C++ char32_t Keyword

The char32_t keyword in C++ is a data type introduced in C++11 for representing 32-bit Unicode characters. It is primarily used for handling UTF-32 encoded text, which assigns a unique 32-bit code point for each Unicode character. The char32_t type provides compatibility with modern Unicode standards and is suitable for applications requiring wide character support.

Strings using char32_t are prefixed with U, and their type is const char32_t*.


Syntax

</>
Copy
char32_t variable_name = U'character';
const char32_t* string_name = U"string";
char32_t
The keyword used to declare a variable to store a 32-bit Unicode character.
variable_name
The name of the variable that stores the Unicode character.
U
A prefix used for UTF-32 encoded strings or characters.

Examples

Example 1: Declaring a UTF-32 Character

This example demonstrates how to declare a char32_t variable and print its value as a Unicode character and integer.

</>
Copy
#include <iostream>
using namespace std;

int main() {
    char32_t ch = U'A'; // Declare a UTF-32 character
    cout << "Character: " << (char)ch << endl;
    cout << "Unicode Value: " << (int)ch << endl;
    return 0;
}

Output:

Character: A
Unicode Value: 65

Explanation:

  1. The char32_t variable ch is initialized with U'A', representing a UTF-32 character.
  2. The character is cast to char for display in the first output line.
  3. The character is cast to int to display its Unicode value, which is 65.

Example 2: Declaring and Printing a UTF-32 String

This example demonstrates how to declare and print a UTF-32 encoded string using char32_t.

</>
Copy
#include <iostream>
#include <string>
#include <codecvt> // For conversion (deprecated in C++17)
#include <locale>  // For std::wstring_convert

using namespace std;

int main() {
    // UTF-32 encoded string
    const char32_t* greeting = U"Hello, UTF-32!";

    // Convert to std::u32string
    std::u32string utf32_string(greeting);

    // Convert UTF-32 to UTF-8 using std::wstring_convert
    std::wstring_convert<std::codecvt_utf8<char32_t>, char32_t> converter;
    std::string utf8_string = converter.to_bytes(utf32_string);

    // Output the UTF-8 string
    cout << "Message: " << utf8_string << endl;

    return 0;
}

Output:

Message: Hello, UTF-32!

Explanation:

  1. UTF-32 String Declaration: The string greeting is declared as const char32_t* to represent a UTF-32 encoded literal.
  2. Convert to std::u32string: The greeting pointer is converted to a std::u32string for compatibility with conversion utilities.
  3. UTF-32 to UTF-8 Conversion: The std::wstring_convert class is used with std::codecvt_utf8<char32_t> to convert the UTF-32 encoded string to a UTF-8 encoded std::string.
  4. Output with std::cout: The UTF-8 encoded string is printed using std::cout.

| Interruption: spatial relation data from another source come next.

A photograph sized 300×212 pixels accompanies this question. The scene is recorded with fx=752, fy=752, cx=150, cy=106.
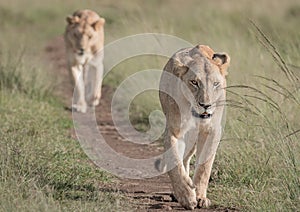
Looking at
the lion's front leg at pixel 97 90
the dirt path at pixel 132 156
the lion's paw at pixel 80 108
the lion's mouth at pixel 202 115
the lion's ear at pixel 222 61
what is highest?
the lion's ear at pixel 222 61

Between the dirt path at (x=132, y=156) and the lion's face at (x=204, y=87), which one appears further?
the dirt path at (x=132, y=156)

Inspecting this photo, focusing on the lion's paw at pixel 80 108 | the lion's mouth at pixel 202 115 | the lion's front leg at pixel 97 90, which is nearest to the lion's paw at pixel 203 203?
the lion's mouth at pixel 202 115

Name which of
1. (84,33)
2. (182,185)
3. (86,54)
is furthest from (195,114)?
(84,33)

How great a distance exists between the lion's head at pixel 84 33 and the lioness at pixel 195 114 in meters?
5.47

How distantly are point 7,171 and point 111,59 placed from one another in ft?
24.8

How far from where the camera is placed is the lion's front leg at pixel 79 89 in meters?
10.9

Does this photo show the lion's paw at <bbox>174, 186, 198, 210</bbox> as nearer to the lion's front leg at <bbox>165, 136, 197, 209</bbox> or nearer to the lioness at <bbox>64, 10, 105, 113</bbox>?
the lion's front leg at <bbox>165, 136, 197, 209</bbox>

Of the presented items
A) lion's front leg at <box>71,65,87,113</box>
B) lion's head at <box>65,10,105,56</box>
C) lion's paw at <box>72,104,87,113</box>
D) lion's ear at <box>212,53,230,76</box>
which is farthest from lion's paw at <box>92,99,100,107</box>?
lion's ear at <box>212,53,230,76</box>

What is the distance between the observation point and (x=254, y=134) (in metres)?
6.96

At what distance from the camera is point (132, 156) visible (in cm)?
811

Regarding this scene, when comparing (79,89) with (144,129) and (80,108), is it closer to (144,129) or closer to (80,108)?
(80,108)

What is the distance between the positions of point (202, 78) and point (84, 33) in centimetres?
602

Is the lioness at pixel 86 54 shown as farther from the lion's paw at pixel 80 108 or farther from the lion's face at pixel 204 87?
the lion's face at pixel 204 87

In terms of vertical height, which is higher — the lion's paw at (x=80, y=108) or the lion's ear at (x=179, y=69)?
the lion's ear at (x=179, y=69)
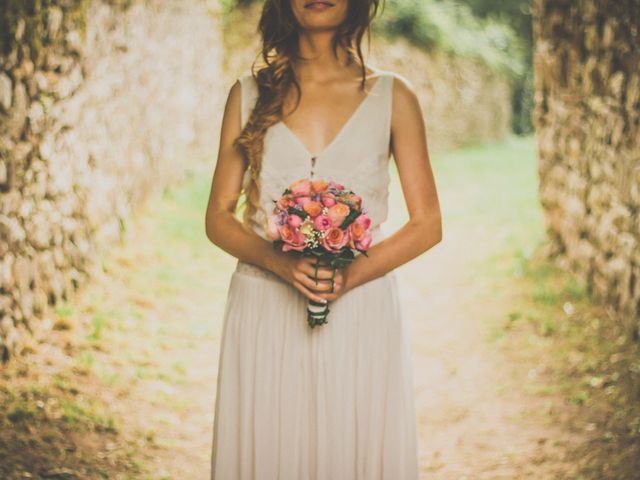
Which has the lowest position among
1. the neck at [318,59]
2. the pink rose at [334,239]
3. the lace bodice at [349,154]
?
the pink rose at [334,239]

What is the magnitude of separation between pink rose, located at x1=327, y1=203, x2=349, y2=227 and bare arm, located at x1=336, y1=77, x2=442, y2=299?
29 cm

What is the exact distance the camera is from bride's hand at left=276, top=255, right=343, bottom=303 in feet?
7.18

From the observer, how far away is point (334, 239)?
2.06 metres

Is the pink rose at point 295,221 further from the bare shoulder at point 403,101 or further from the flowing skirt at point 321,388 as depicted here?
the bare shoulder at point 403,101

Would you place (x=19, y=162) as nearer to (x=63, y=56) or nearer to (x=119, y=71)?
(x=63, y=56)

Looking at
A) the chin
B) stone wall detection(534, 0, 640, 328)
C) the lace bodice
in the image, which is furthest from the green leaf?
stone wall detection(534, 0, 640, 328)

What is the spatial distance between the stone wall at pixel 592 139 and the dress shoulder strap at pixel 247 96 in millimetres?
3278

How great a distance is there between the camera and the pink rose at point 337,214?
2041 mm

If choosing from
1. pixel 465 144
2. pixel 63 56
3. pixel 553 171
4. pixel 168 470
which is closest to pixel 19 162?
pixel 63 56

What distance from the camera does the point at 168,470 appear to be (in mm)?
3770

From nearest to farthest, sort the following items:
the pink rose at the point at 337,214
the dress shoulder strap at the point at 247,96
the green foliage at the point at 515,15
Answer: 1. the pink rose at the point at 337,214
2. the dress shoulder strap at the point at 247,96
3. the green foliage at the point at 515,15

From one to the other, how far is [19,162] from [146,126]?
302 cm

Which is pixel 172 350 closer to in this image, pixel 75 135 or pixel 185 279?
pixel 185 279

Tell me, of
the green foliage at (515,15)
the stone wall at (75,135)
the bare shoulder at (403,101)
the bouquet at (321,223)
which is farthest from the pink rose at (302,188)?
the green foliage at (515,15)
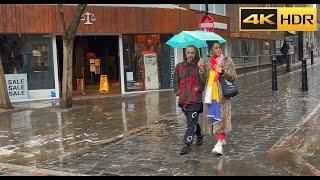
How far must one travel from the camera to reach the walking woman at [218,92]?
7609 mm

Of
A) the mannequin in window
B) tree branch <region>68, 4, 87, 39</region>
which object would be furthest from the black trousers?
the mannequin in window

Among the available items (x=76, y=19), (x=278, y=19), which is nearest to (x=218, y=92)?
(x=76, y=19)

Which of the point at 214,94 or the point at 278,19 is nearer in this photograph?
the point at 214,94

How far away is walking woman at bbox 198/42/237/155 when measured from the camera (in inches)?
300

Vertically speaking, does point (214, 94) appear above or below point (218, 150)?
above

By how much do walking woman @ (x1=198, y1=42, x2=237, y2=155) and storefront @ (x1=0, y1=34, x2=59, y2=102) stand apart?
1095cm

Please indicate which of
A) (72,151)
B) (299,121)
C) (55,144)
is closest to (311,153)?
(299,121)

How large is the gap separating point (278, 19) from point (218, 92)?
19506 mm

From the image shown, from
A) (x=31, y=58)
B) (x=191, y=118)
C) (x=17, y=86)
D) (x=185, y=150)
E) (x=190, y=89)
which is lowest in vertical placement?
(x=185, y=150)

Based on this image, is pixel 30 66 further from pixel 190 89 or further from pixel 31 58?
pixel 190 89

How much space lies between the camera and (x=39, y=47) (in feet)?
57.5

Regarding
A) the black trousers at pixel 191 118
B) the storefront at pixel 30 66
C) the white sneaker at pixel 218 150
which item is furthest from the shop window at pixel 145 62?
the white sneaker at pixel 218 150

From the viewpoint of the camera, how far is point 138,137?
938cm

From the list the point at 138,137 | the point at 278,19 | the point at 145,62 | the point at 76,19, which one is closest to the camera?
the point at 138,137
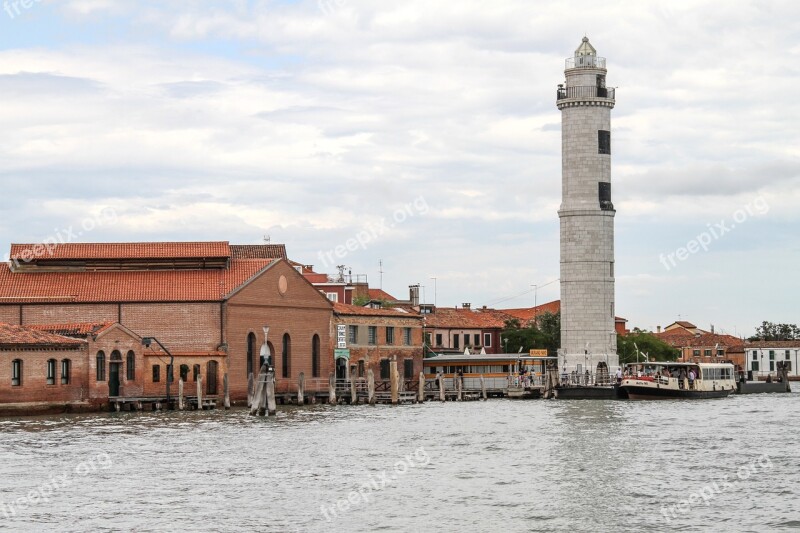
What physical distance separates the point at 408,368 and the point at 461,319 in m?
18.1

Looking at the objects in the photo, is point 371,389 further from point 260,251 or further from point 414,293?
point 414,293

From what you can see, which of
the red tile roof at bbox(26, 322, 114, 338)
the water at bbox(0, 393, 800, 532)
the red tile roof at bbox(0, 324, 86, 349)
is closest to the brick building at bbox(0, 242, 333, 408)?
the red tile roof at bbox(26, 322, 114, 338)

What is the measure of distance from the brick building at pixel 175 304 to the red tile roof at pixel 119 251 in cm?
5

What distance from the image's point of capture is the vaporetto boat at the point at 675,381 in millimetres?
64125

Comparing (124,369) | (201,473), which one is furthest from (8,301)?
(201,473)

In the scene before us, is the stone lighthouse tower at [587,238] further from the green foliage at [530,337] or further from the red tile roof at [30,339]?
the red tile roof at [30,339]

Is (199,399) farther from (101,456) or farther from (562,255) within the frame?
(562,255)

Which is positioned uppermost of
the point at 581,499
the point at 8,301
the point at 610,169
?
the point at 610,169

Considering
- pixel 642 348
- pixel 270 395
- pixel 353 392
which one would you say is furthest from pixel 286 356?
pixel 642 348

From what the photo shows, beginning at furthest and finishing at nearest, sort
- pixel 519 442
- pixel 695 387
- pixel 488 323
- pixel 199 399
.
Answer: pixel 488 323 < pixel 695 387 < pixel 199 399 < pixel 519 442

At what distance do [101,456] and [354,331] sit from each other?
3846cm

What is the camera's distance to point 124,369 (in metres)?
54.7

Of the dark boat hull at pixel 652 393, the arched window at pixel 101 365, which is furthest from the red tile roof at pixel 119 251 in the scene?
the dark boat hull at pixel 652 393

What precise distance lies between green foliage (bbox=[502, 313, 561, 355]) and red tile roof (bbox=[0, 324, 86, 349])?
142ft
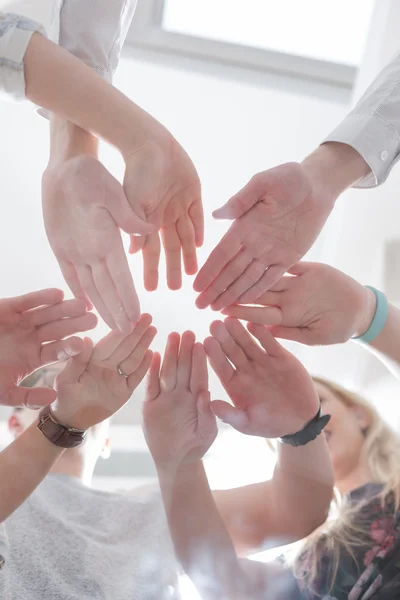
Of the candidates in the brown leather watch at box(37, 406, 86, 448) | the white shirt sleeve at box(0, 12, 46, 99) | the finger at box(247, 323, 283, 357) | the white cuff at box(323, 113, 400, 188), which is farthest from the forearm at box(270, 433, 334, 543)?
the white shirt sleeve at box(0, 12, 46, 99)

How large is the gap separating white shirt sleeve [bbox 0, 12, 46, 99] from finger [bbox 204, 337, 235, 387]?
13.9 inches

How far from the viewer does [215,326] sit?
63 cm

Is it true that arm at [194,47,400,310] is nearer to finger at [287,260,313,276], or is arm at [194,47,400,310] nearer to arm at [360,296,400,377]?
finger at [287,260,313,276]

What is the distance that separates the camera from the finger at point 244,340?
0.62 m

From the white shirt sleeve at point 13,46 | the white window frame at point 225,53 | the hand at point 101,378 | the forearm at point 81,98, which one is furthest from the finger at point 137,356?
the white window frame at point 225,53

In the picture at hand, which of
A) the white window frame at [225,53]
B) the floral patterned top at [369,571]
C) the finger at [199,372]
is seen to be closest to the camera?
the floral patterned top at [369,571]

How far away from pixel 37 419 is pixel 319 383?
1.02 ft

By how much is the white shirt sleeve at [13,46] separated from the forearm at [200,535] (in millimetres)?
450

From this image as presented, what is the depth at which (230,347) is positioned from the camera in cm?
63

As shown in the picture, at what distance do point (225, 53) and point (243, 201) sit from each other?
17.6 inches

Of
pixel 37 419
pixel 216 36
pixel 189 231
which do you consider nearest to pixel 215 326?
pixel 189 231

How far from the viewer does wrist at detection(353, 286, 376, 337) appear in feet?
2.19

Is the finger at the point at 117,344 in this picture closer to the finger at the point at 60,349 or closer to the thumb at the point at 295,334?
the finger at the point at 60,349

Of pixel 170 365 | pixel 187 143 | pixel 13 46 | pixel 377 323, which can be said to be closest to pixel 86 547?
pixel 170 365
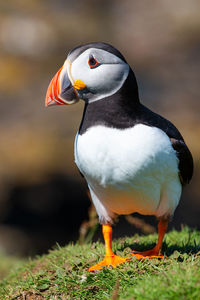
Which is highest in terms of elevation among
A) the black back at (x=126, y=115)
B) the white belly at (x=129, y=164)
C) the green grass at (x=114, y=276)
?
the black back at (x=126, y=115)

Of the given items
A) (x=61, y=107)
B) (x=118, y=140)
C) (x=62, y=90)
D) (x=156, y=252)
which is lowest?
(x=156, y=252)

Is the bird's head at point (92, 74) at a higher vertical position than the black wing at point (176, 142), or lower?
higher

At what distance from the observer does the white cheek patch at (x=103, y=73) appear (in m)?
3.88

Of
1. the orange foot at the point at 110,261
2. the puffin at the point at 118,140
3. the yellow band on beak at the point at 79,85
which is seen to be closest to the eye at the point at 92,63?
the puffin at the point at 118,140

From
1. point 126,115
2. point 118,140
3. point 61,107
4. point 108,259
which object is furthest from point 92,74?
point 61,107

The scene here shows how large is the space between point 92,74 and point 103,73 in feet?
0.32

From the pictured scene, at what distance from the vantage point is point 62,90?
4047 millimetres

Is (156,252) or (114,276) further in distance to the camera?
(156,252)

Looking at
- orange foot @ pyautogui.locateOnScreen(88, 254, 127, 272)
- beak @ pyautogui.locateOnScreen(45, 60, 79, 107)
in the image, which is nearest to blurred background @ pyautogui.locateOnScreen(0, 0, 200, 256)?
orange foot @ pyautogui.locateOnScreen(88, 254, 127, 272)

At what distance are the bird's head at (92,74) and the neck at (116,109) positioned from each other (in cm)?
6

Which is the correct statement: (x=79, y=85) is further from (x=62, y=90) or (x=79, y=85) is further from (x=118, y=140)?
(x=118, y=140)

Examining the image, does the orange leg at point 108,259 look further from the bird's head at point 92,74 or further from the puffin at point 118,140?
the bird's head at point 92,74

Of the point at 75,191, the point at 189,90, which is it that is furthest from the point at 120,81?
the point at 189,90

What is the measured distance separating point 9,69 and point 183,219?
7478 millimetres
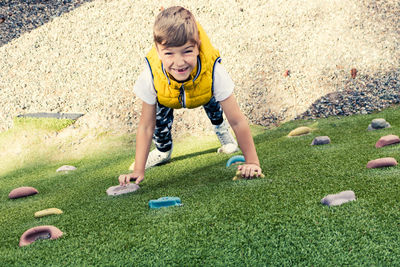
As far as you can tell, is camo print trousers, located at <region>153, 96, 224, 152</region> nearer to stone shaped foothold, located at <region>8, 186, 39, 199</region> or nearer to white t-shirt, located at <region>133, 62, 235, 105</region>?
white t-shirt, located at <region>133, 62, 235, 105</region>

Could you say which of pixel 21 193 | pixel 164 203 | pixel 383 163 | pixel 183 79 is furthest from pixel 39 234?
pixel 383 163

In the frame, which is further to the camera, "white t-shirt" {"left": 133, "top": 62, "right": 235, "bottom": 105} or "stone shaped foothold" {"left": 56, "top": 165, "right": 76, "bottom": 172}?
"stone shaped foothold" {"left": 56, "top": 165, "right": 76, "bottom": 172}

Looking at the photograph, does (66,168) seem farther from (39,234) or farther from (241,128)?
(39,234)

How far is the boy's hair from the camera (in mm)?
2643

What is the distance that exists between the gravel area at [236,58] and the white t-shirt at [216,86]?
2999 millimetres

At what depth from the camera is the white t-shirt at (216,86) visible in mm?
3109

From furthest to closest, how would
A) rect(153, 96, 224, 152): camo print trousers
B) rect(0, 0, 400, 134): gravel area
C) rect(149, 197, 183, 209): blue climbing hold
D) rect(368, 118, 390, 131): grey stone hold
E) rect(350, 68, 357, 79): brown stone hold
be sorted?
rect(350, 68, 357, 79): brown stone hold → rect(0, 0, 400, 134): gravel area → rect(368, 118, 390, 131): grey stone hold → rect(153, 96, 224, 152): camo print trousers → rect(149, 197, 183, 209): blue climbing hold

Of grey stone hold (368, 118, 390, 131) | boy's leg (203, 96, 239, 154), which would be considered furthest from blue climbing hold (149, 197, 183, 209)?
grey stone hold (368, 118, 390, 131)

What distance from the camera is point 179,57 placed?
275 centimetres

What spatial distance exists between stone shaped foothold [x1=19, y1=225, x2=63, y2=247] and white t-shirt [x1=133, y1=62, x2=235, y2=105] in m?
1.33

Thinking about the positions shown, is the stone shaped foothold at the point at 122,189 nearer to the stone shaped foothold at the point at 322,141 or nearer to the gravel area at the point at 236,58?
the stone shaped foothold at the point at 322,141

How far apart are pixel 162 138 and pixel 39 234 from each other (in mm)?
2128

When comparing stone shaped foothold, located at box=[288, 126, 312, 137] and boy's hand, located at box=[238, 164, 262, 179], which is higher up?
boy's hand, located at box=[238, 164, 262, 179]

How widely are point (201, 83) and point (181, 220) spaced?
3.89 ft
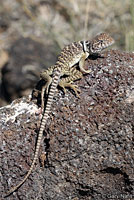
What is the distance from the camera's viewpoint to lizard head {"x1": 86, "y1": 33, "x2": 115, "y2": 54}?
4.56 metres

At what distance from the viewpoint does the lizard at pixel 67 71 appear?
373cm

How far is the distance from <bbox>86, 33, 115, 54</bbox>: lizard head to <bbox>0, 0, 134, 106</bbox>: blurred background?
110 inches

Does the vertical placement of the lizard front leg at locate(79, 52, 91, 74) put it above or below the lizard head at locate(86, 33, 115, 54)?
below

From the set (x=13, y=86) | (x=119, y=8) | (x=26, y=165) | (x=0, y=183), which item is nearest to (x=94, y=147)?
(x=26, y=165)

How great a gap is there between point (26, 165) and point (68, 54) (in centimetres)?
175

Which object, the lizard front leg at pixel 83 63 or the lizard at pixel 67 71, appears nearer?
the lizard at pixel 67 71

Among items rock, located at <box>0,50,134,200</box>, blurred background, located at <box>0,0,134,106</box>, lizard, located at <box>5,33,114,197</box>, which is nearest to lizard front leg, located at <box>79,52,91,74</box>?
lizard, located at <box>5,33,114,197</box>

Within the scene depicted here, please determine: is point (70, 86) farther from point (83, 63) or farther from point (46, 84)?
point (83, 63)

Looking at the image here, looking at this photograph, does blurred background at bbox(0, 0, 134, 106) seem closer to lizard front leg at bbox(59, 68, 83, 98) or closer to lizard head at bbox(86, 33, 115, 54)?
lizard head at bbox(86, 33, 115, 54)

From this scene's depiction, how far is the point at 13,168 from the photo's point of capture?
3.76 meters

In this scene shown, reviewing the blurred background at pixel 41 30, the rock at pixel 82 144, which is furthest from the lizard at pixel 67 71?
the blurred background at pixel 41 30

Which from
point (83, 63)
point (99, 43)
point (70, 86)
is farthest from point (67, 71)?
point (99, 43)

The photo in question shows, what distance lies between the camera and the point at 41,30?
10469mm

Example 3: Working with Non-ASCII Characters

This example shows how to use char32_t with UTF-32 encoded non-ASCII characters.

</>
Copy
#include <iostream>
#include <string>
#include <codecvt> // For conversion (deprecated in C++17)
#include <locale>  // For std::wstring_convert

int main() {
    // UTF-32 encoded string (Japanese for "Hello")
    const char32_t* japanese = U"こんにちは";

    // Convert to std::u32string
    std::u32string utf32_string(japanese);

    // Convert UTF-32 to UTF-8
    std::wstring_convert<std::codecvt_utf8<char32_t>, char32_t> converter;
    std::string utf8_string = converter.to_bytes(utf32_string);

    // Print the UTF-8 encoded string
    std::cout << "UTF-8 String: " << utf8_string << std::endl;

    return 0;
}

Output:

UTF-32 String: こんにちは

Explanation:

  1. UTF-32 String Declaration: The japanese string is a UTF-32 encoded string using char32_t*.
  2. Conversion to std::u32string: The raw UTF-32 pointer is wrapped in a std::u32string to simplify handling and compatibility with conversion utilities.
  3. UTF-32 to UTF-8 Conversion: The std::wstring_convert class is used along with std::codecvt_utf8<char32_t>to convert the UTF-32 string to a UTF-8 encoded std::string.
  4. Output with std::cout: The UTF-8 encoded string is printed using std::cout, which is compatible with UTF-8.

Key Points about char32_t Keyword

  1. char32_t is a 32-bit data type introduced in C++11 for handling UTF-32 encoded characters.
  2. Strings using char32_t must be prefixed with U.
  3. char32_t ensures compatibility with modern Unicode encoding standards and supports all Unicode code points.
  4. Outputting char32_t data typically requires casting, as std::cout does not natively support it.
  5. Use char32_t when working with UTF-32 strings for wide character support in modern applications.